## READING TEXT:

+--

Boston—The surprising outcomes of the European Glaucoma Prevention Study (EGPS) can be accounted for by a number of explanations and should not be interpreted as meaning that lowering IOP has no benefit for glaucoma, said Harry A. Quigley, MD.

Boston-The surprising outcomes of the European Glaucoma Prevention Study (EGPS) can be accounted for by a number of explanations and should not be interpreted as meaning that lowering IOP has no benefit for glaucoma, said Harry A. Quigley, MD.

"There is conclusive evidence from the results of the Ocular Hypertension Treatment Study (OHTS), the Collaborative Normal Tension Glaucoma Study, and the Early Manifest Glaucoma Treatment Study that lowering IOP by 20% to 30% using medication, laser treatment, or surgery decreases the rate of disease progression by more than 50%," said Dr. Quigley, director, Glaucoma Service and Dana Center for Preventive Ophthalmology, Wilmer Eye Institute, Johns Hopkins University School of Medicine, Baltimore.

Like the OHTS, the EGPS was a randomized, controlled clinical trial aiming to evaluate whether lowering IOP in patients with ocular hypertension slows the appearance of "initial" damage as assessed by optic disc change and/or visual field loss. However, there were major differences in their designs.

In OHTS there was no placebo control, patients assigned to the treatment group were aware of their therapy, and they could receive any medication alone or in combination to achieve the IOP target of a 20% lowering.

In contrast, EGPS was a placebo-controlled trial, investigators and patients were masked to treatment assignment, and dorzolamide t.i.d. was the only medication used.

"No target pressure can be set in a placebo-controlled, double-masked trial because the opportunity to modify treatment in nonresponders could introduce active treatment in the placebo group," Dr. Quigley explained.

The progression rate analysis from the EGPS showed that an initial field defect developed in 2.2% of patients annually in both the treated and untreated groups. That result was similar to the 1.9% rate occurring in the OHTS controls, whereas the progression rate was cut in half among patients assigned to the OHTS treatment group.

"Other studies have also reported an approximate 2% annual progression rate, suggesting that EGPS was essentially a natural history study," Dr. Quigley said.

IOP regression to the mean is one potential confounder that might account for the results of the EGPS. Patients entered into the EGPS had to have a screening IOP between 22 and 29 mm Hg, but there was no requirement to establish that the IOP was consistently elevated in that range at another visit, and about half of the population had an IOP in the range of 22 to 23 mm Hg.

"In a person whose IOP measures 23 mm Hg on one day, there is a good chance that with retesting on another day, the IOP may be only 21 mm Hg simply due to regression to the mean," Dr. Quigley said. "In fact, the authors of the EGPS admitted in their paper's discussion that phenomenon may account for the initial drop in IOP observed in both groups."

At the baseline visit in the EGPS, both the dorzolamide and placebo groups had a mean IOP of about 23.5 mm Hg, and by their first visit at 6 months, both groups experienced a similar decrease of >2 mm Hg. Between 6 months and 5 years, there was a progressive further decline in IOP in both the treated and control groups.

+--

## THINGS TO DO:
[A] Write out the glaucoma article word for word from "Like the OHTS, the" up to and including "Dr. Quigley explained.".
[B] Does the glaucoma article support each statement? Answer yes or no, and quote the words that decide it. (i) In the EGPS, dorzolamide was the only medication given. (ii) The OHTS had a placebo control. (iii) EGPS patients had to show an elevated IOP at a second visit before entering the study.
[C] According to the glaucoma article, what share of patients in the EGPS developed an initial field defect each year?
The dataset entries aren't needed for any of this.

[Dataset entries]
+--

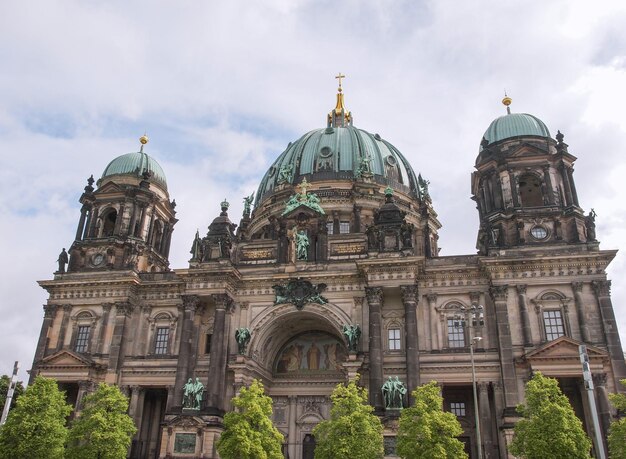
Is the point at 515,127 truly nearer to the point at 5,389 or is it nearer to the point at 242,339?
the point at 242,339

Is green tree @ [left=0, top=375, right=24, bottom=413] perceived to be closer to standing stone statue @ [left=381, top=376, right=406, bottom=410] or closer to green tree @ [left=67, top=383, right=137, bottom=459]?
green tree @ [left=67, top=383, right=137, bottom=459]

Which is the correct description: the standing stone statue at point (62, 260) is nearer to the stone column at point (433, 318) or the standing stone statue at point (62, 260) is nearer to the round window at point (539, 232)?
the stone column at point (433, 318)

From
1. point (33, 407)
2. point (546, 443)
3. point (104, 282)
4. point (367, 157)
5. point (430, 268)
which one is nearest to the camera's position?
point (546, 443)

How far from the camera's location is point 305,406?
40.8m

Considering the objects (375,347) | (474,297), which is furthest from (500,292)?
(375,347)

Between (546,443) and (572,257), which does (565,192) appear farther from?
(546,443)

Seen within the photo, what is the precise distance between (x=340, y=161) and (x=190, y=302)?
21.9 m

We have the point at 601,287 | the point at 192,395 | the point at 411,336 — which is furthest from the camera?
the point at 192,395

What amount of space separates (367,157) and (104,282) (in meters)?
25.9

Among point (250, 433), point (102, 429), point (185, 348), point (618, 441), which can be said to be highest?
point (185, 348)

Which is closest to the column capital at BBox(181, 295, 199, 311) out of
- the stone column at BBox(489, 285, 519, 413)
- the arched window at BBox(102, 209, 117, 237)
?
the arched window at BBox(102, 209, 117, 237)

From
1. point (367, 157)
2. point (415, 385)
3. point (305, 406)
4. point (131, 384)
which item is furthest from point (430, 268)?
point (131, 384)

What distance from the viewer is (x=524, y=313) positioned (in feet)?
116

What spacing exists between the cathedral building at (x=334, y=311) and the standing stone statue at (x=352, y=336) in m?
0.09
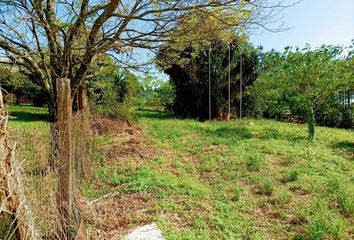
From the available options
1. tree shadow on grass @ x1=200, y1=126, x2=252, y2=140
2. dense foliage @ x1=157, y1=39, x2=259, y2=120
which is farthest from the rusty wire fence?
dense foliage @ x1=157, y1=39, x2=259, y2=120

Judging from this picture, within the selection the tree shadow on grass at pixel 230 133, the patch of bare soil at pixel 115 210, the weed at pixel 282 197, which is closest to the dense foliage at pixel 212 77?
the tree shadow on grass at pixel 230 133

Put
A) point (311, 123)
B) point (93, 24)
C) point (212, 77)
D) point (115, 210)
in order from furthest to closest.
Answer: point (212, 77), point (311, 123), point (93, 24), point (115, 210)

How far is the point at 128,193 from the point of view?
472 centimetres

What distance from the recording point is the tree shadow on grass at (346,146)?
318 inches

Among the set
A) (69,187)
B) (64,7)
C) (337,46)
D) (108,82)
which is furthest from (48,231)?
(108,82)

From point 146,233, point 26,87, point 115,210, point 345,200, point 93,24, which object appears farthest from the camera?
point 26,87

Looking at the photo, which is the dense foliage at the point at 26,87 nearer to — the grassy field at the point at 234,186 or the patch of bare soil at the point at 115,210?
the grassy field at the point at 234,186

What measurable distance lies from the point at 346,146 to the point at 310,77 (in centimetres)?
230

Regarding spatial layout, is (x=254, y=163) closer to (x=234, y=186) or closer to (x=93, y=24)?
(x=234, y=186)

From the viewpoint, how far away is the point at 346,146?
28.1 ft

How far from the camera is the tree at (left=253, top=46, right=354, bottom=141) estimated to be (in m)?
9.12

+--

## SOLUTIONS TO EACH TASK:
[A]
Like the OHTS, the EGPS was a randomized, controlled clinical trial aiming to evaluate whether lowering IOP in patients with ocular hypertension slows the appearance of "initial" damage as assessed by optic disc change and/or visual field loss. However, there were major differences in their designs.

In OHTS there was no placebo control, patients assigned to the treatment group were aware of their therapy, and they could receive any medication alone or in combination to achieve the IOP target of a 20% lowering.

In contrast, EGPS was a placebo-controlled trial, investigators and patients were masked to treatment assignment, and dorzolamide t.i.d. was the only medication used.

"No target pressure can be set in a placebo-controlled, double-masked trial because the opportunity to modify treatment in nonresponders could introduce active treatment in the placebo group," Dr. Quigley explained.

[B]
(i) Yes: "dorzolamide t.i.d. was the only medication used."
(ii) No: "In OHTS there was no placebo control"
(iii) No: "there was no requirement to establish that the IOP was consistently elevated in that range at another visit"

[C] 2.2% of patients each year, in both the treated and untreated groups.